▶ **DO THIS**
What do the lines from the one containing "Within this given" through the end of the entries say? Quote them exactly, and only them.

▶ **RECORDS SHOWN**
▼
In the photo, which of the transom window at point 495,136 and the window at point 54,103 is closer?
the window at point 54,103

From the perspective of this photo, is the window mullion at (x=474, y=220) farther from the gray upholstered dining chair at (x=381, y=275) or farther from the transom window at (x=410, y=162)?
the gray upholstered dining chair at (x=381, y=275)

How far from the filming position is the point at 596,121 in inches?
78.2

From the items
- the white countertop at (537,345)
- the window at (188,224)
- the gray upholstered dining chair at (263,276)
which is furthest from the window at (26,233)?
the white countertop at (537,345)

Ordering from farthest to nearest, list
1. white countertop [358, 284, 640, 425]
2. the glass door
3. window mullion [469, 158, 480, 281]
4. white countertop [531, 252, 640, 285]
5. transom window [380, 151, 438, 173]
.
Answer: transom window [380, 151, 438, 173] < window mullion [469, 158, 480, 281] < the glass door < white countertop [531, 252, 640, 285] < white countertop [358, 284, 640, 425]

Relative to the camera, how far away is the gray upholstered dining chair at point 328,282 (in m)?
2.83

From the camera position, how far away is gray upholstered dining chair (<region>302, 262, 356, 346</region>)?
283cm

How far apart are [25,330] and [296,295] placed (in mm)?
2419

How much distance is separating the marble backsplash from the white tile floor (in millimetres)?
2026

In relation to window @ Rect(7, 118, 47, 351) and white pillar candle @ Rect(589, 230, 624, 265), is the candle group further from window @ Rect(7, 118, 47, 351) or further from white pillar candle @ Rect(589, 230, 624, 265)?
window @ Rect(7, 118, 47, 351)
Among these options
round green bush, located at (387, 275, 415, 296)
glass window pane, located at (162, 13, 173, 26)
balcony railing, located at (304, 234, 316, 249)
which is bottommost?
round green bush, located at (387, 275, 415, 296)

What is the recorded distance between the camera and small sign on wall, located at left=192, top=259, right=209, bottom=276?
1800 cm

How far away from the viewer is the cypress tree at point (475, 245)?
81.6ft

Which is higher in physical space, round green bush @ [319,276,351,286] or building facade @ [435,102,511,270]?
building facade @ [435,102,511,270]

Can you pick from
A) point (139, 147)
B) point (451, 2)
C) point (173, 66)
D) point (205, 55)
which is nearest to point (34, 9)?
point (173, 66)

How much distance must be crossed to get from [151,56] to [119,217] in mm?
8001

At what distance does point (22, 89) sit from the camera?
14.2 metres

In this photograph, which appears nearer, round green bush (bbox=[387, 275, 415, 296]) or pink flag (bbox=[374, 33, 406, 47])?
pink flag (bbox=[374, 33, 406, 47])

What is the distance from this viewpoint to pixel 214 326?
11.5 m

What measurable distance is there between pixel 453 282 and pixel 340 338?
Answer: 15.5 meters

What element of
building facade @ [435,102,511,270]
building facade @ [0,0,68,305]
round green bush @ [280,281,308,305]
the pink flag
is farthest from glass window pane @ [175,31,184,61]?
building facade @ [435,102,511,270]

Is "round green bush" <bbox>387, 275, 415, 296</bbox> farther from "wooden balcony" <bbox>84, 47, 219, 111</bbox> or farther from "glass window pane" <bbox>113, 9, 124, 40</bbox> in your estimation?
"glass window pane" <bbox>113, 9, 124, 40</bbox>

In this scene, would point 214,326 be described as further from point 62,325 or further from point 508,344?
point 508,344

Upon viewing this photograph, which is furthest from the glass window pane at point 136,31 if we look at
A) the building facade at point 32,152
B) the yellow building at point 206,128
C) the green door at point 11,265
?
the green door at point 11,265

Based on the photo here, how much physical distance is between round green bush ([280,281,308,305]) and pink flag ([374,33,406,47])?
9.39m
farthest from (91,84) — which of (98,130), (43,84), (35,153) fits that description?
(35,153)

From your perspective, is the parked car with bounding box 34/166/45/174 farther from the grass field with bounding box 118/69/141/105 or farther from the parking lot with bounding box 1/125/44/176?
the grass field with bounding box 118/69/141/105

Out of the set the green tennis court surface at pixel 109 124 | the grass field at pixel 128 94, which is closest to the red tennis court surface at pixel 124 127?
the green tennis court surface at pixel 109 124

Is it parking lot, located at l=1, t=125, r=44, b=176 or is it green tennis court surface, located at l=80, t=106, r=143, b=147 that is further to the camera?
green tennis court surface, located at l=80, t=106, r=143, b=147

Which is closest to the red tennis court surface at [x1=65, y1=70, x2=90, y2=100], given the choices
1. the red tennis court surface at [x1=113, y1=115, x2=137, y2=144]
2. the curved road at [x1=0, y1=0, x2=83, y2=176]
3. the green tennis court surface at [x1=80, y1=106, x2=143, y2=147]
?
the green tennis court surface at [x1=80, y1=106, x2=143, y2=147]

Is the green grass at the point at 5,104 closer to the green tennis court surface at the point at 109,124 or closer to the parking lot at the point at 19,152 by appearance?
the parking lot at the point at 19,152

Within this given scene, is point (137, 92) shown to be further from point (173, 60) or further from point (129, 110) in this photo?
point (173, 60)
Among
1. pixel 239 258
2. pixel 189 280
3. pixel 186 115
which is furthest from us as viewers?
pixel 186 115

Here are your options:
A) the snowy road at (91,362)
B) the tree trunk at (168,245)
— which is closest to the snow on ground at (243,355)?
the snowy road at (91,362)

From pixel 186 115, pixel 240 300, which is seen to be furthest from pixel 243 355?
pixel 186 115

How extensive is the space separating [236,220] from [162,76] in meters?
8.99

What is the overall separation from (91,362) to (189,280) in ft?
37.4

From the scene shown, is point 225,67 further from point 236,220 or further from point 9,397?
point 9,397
▲
▶ **SOLUTION**
Within this given scene, is point (137, 92) shown to be further from point (173, 60) or further from point (129, 110) in this photo?
point (173, 60)
Among
1. pixel 239 258
2. pixel 189 280
3. pixel 186 115
which is furthest from us as viewers?
pixel 186 115

Here are your options:
A) the snowy road at (91,362)
B) the tree trunk at (168,245)
— which is closest to the snow on ground at (243,355)?
the snowy road at (91,362)

From pixel 186 115, pixel 240 300, which is seen to be furthest from pixel 243 355?
pixel 186 115

How extensive is the space separating [236,220] from [162,76] in meters?
8.99

What is the overall separation from (91,362) to (189,280) in ft?
37.4

From the scene shown, is point 225,67 further from point 236,220 or further from point 9,397?
point 9,397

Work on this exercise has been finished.